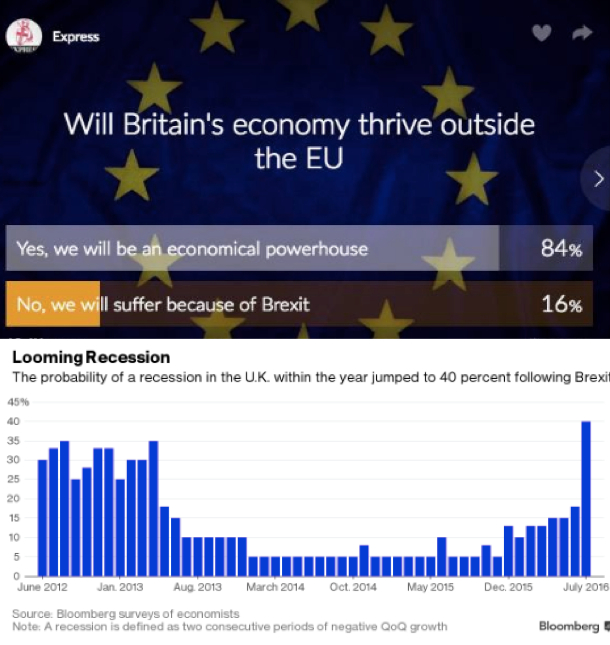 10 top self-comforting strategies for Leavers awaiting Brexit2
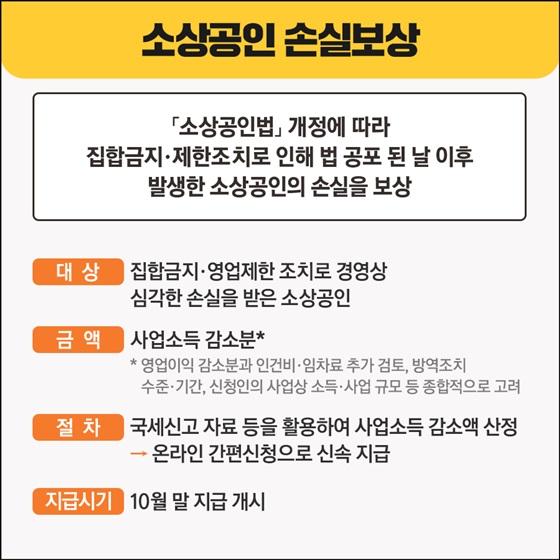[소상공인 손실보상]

━━━━━━

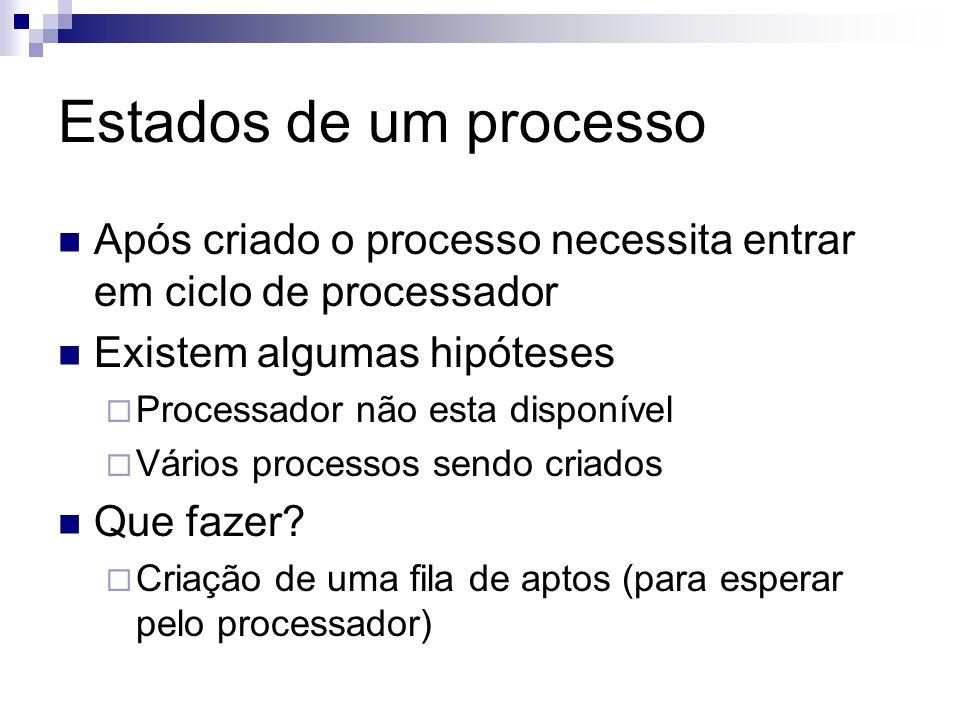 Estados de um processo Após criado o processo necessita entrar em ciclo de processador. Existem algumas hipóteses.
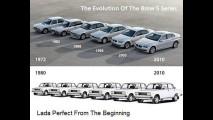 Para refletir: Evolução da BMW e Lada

━━━━━━

Beginning with the line that contains "10 top self-comforting", write out the lines of the material above exactly, and end with the line that contains "[소상공인 손실보상]". Omit the pictures.

Exercise result.
 10 top self-comforting strategies for Leavers awaiting Brexit2
[소상공인 손실보상]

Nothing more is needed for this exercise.